After the demonstration, Labor Secretary Gil M. San Nicolas, Hirshbein, Kaipat, and other Labor officials joined the governor in the news briefing.
Fitial said it took two years for his administration to clean up the mess left over from past administrations.
The governor said with the new computer system the LIIDS system has been upgraded for the first time since 2000.
“We have new equipment and new software. The system came online last week. We recognize the hard work put up in by Tom Torres (LIIDS computer specialist 3) to make this happen and the able assistance of Ron Smith (web master),” Fitial said.
The 2008 Annual Report contained this muddy statement:
The number of foreign national workers legally present: As of December 31, 2008, the Department had issued 22,917 permits during 2008 in the 706K (foreign worker) immigration category. (footnote 10) The Department counts only its administrative operations; it does not conduct any census of foreign workers
actually present in the Commonwealth. (footnote 11) The number of permits issued is greater than the number of workers present in the Commonwealth at any given point in a typical year because some permit actions are contract amendments or extensions and affect a single worker, some permit holders elect to leave the Commonwealth during the year for personal or employment reasons, some employers implement reductions in force and cancel their “issued” permits for some of their workers; some employers close their businesses entirely and their “issued” permits are cancelled by the Department; and other similar reasons.

*INFORMATION SUPPLIED*
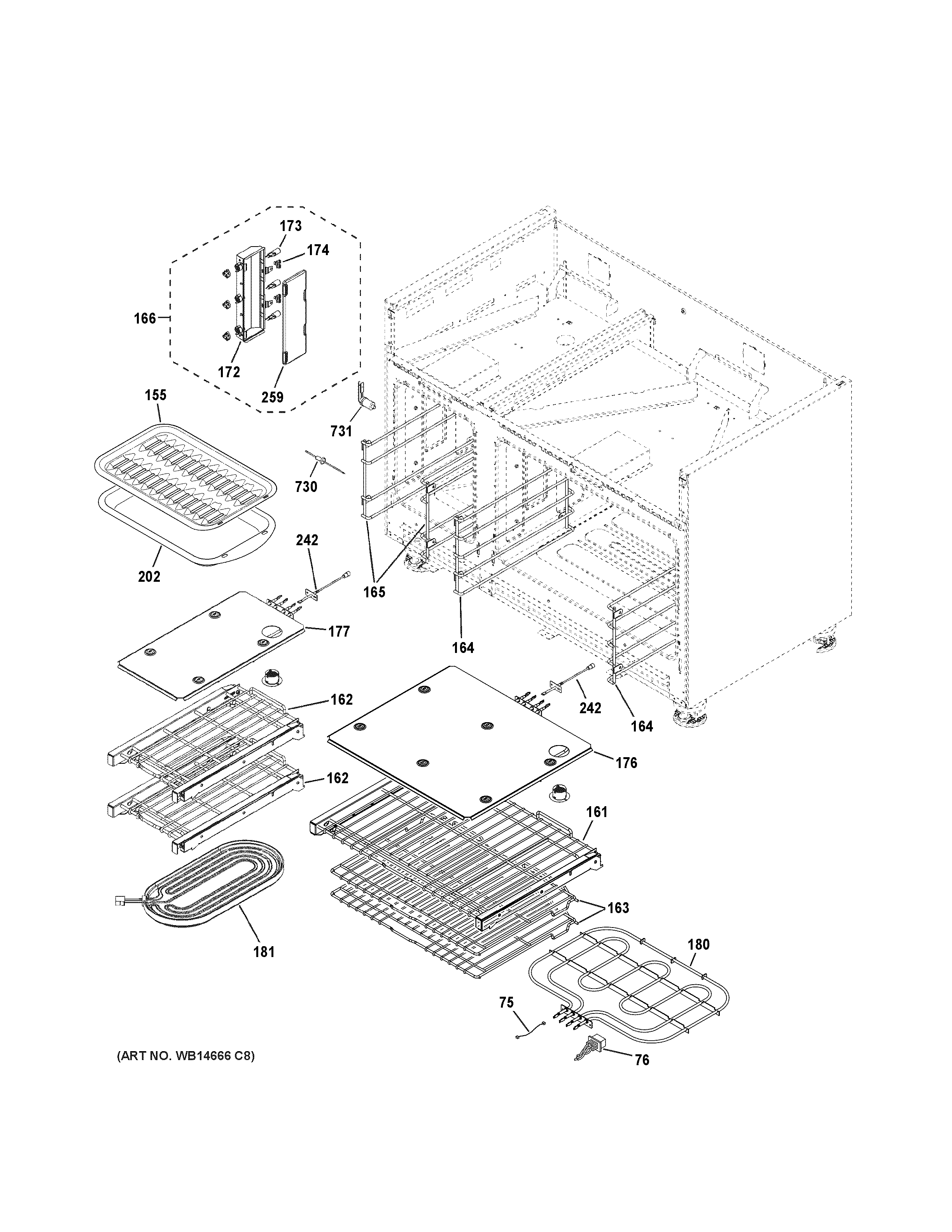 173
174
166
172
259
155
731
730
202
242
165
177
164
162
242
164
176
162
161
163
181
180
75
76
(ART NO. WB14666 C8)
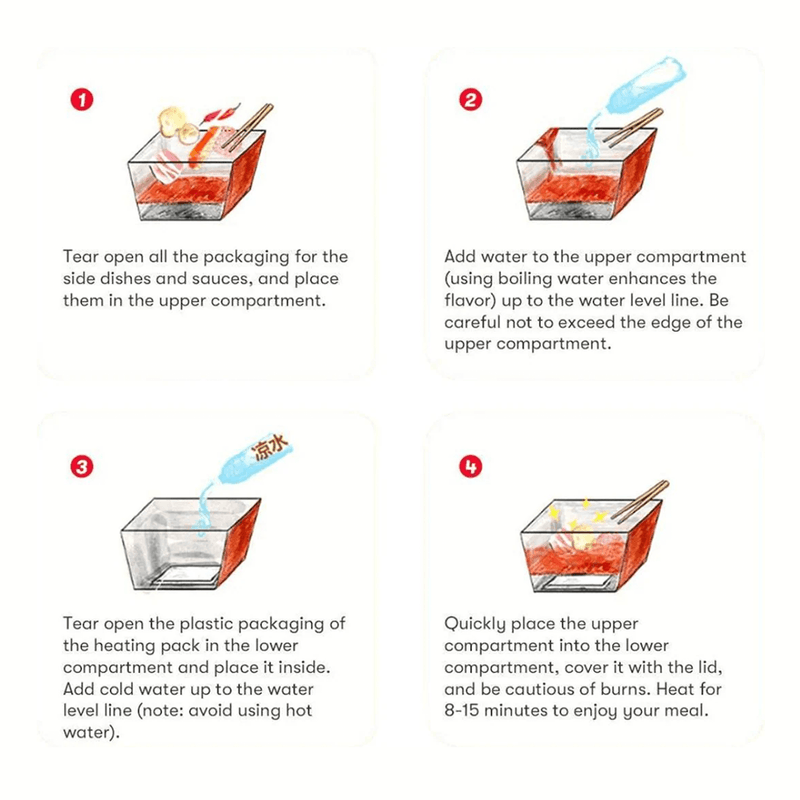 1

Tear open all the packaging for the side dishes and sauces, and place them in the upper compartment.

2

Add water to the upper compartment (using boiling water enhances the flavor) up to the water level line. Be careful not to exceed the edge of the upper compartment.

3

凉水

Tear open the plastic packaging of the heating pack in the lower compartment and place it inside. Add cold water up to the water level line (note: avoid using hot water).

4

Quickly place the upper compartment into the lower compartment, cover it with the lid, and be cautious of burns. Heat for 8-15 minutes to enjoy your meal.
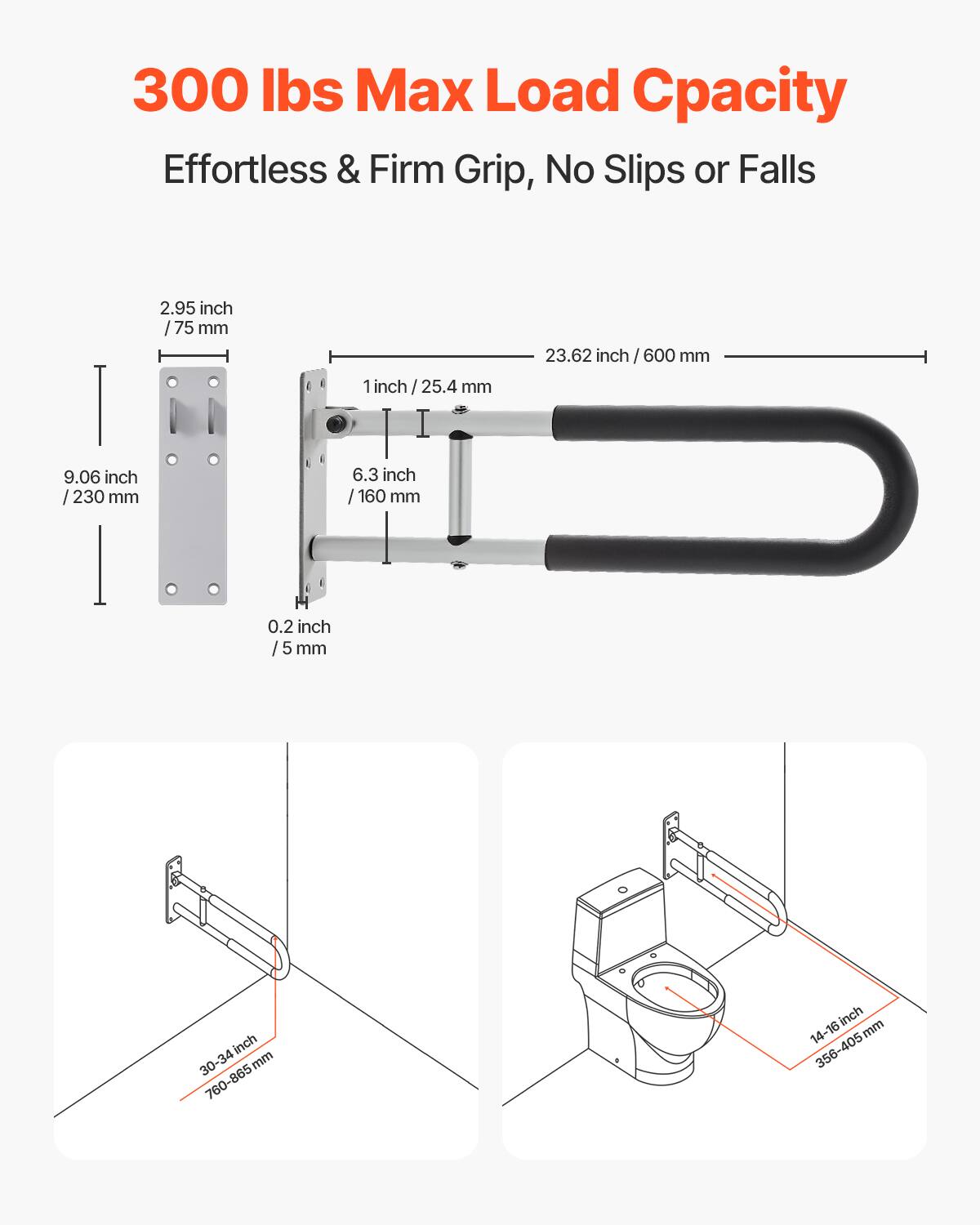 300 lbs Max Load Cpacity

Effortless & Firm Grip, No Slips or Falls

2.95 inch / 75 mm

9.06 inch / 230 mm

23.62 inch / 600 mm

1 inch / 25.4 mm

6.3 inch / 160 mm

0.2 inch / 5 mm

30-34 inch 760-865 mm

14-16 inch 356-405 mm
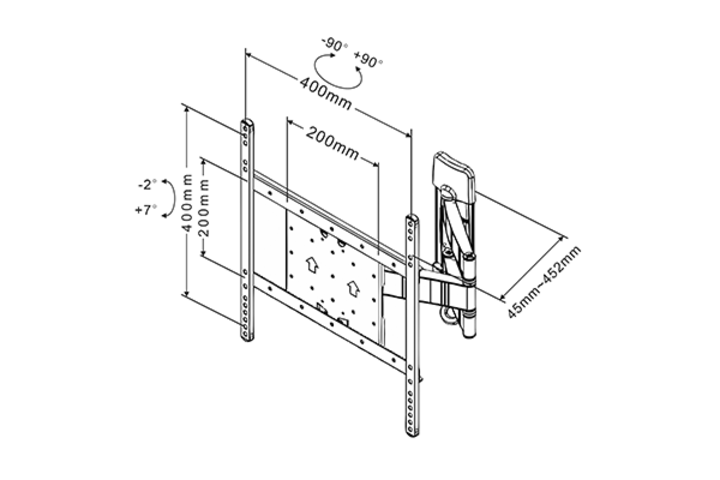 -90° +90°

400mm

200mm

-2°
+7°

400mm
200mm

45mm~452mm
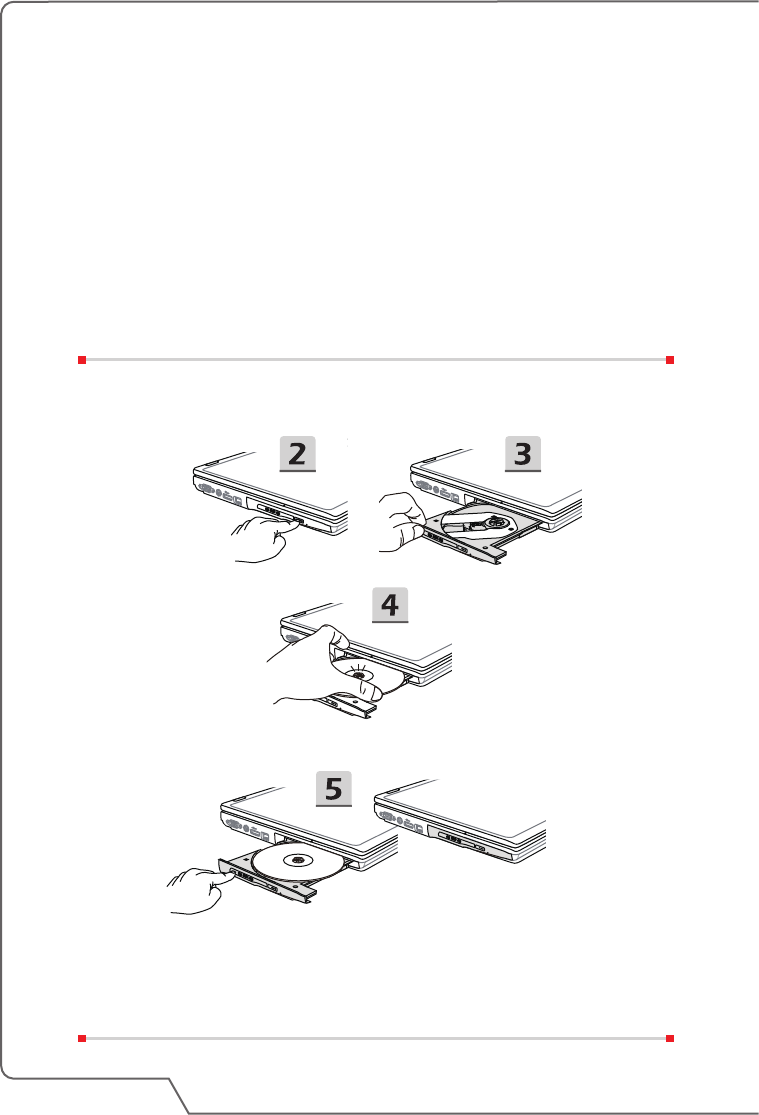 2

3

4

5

---

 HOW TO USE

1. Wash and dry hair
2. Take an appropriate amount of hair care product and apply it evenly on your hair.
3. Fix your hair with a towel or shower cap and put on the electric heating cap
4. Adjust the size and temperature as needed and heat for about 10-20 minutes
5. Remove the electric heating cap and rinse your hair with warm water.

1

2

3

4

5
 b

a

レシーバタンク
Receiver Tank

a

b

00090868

---

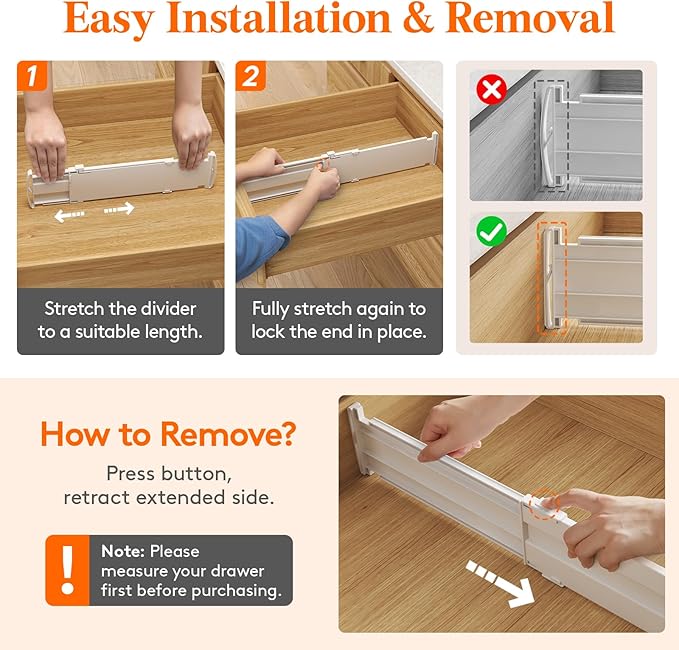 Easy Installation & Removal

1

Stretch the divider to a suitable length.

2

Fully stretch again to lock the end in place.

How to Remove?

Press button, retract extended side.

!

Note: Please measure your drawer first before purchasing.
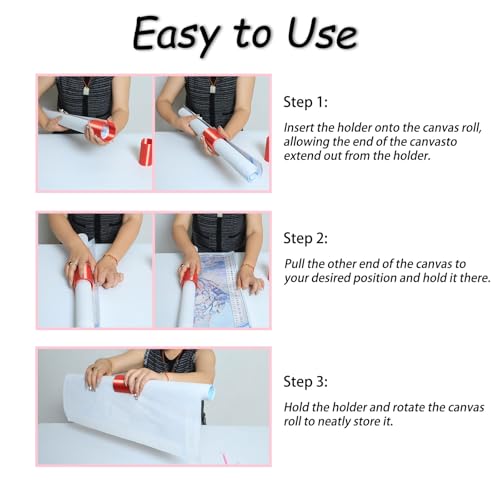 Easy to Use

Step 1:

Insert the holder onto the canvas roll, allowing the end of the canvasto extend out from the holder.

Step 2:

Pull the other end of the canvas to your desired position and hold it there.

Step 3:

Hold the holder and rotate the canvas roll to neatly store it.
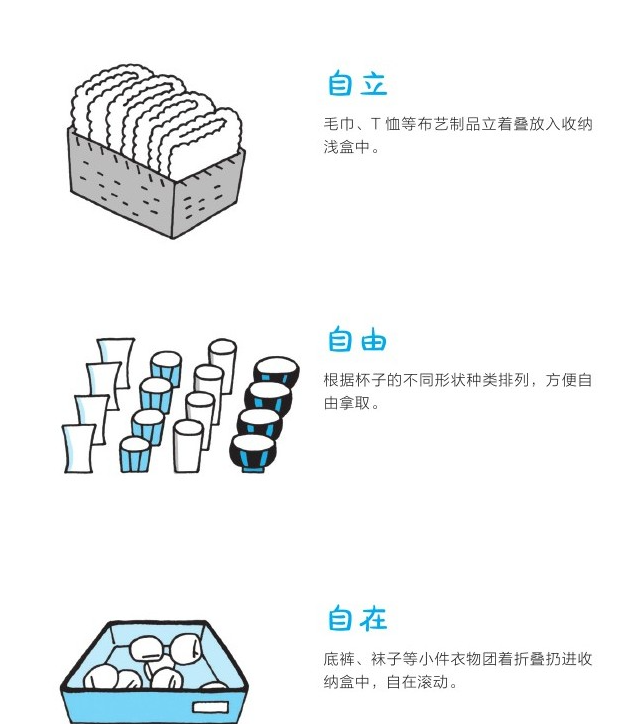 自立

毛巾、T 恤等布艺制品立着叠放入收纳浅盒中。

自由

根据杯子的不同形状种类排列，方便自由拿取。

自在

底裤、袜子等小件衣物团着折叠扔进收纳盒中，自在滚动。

*WHAT NEEDS TO BE DONE*
Translate this sentence from the text about the labor department's new computer system into Spanish: "Fitial said it took two years for his administration to clean up the mess left over from past administrations."

*SOLUTION TO THIS EXERCISE*
Fitial dijo que a su administración le tomó dos años limpiar el desorden que dejaron las administraciones pasadas.